Syahluna masih memiliki silsilah hubungan keluarga dengan T.M. Yatim. Ayahnya, T. Ilyas Polem, juga sejawat dengan T.M. Yatim, dalam Barisan Pemuda Indonesia di Meulaboh.
“Ingatan beliau akan sejarah sangat kuat. Dia juga termasuk pejuang. Dia selalu menegaskan kepada saya, agar jangan melupakan sejarah. Selalu,” kenang Syahluna.
Hal senada diungkap putra Aceh Barat, yang saat ini berkarier di Provinsi Aceh, H.T. Ahmad Dadek, S.H. Bagi Dadek, T.M. Yatim adalah fakta sejarah dan penyambung masa lalu.
“Beliau adalah fakta sejarah dan saya yang menulis dan merekamnya. Jadi, Aceh Barat kehilangan narasumber sejarah dan kehilangan penyambung masa lalu Aceh dengan masa lalu,” ungkap penulis dan juga sejarawan, saat ini dipercaya menjabat Kepala Pelaksana Badan Penanggulangan Bencana Aceh (BPBA).

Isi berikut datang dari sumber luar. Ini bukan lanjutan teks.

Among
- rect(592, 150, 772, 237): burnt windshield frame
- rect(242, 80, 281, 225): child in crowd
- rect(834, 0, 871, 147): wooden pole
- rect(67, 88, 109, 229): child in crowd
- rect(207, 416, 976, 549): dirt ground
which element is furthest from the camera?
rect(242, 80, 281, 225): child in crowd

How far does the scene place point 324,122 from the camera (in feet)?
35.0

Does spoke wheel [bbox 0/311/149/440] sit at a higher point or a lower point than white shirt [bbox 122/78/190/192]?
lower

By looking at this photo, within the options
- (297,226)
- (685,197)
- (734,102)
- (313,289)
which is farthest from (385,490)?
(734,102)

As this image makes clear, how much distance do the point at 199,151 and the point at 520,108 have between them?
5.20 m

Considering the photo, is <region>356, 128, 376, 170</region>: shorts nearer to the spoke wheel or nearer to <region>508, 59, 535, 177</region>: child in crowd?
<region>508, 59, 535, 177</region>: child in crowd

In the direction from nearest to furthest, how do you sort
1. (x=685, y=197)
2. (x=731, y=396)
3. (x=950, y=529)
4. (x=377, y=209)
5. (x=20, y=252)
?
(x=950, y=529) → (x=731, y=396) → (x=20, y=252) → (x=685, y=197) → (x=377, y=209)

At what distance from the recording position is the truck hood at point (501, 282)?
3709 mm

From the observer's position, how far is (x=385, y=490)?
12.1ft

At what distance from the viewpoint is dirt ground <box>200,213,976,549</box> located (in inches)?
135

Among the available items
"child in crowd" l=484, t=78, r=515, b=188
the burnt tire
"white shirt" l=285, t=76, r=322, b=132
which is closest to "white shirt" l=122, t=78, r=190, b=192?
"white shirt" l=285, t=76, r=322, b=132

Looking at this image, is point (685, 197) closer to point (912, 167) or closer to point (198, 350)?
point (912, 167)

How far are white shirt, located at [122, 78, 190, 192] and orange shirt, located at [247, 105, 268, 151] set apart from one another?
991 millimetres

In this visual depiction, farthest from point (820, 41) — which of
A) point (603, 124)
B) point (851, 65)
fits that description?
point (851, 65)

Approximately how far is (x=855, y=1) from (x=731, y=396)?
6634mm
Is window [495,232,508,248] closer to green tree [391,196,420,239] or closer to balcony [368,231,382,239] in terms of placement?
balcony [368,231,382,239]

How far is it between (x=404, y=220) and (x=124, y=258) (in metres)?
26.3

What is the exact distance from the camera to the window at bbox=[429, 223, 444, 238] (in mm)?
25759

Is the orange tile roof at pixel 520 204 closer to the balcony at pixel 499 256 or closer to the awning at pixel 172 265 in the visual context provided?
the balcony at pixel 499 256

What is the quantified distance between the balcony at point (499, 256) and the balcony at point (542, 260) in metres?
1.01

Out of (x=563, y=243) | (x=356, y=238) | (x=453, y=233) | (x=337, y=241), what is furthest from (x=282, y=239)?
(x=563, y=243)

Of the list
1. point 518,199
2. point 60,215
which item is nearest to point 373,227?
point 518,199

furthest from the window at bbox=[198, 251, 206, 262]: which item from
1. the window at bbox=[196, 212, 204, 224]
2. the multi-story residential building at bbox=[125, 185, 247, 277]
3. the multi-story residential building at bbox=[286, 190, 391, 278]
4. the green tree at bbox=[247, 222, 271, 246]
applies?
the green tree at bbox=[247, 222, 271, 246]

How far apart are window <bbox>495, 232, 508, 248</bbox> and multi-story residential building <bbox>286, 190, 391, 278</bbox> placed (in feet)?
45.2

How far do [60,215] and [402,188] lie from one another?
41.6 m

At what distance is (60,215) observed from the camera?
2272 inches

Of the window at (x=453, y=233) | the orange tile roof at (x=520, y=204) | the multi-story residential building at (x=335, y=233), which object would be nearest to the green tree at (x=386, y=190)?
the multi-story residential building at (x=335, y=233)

Kini T.M. Yatim telah pergi. Kembali kepada pencipta-Nya. Disemayamkan di salah satu sudut kota, di Kompleks Pemakaman Jirat Manyang, Gampong Ujong Kalak, Kecamatan Johan Pahlawan, Aceh Barat. Dikubur bersama segenap sejarah yang telah ia lalui di masa silamnya.[]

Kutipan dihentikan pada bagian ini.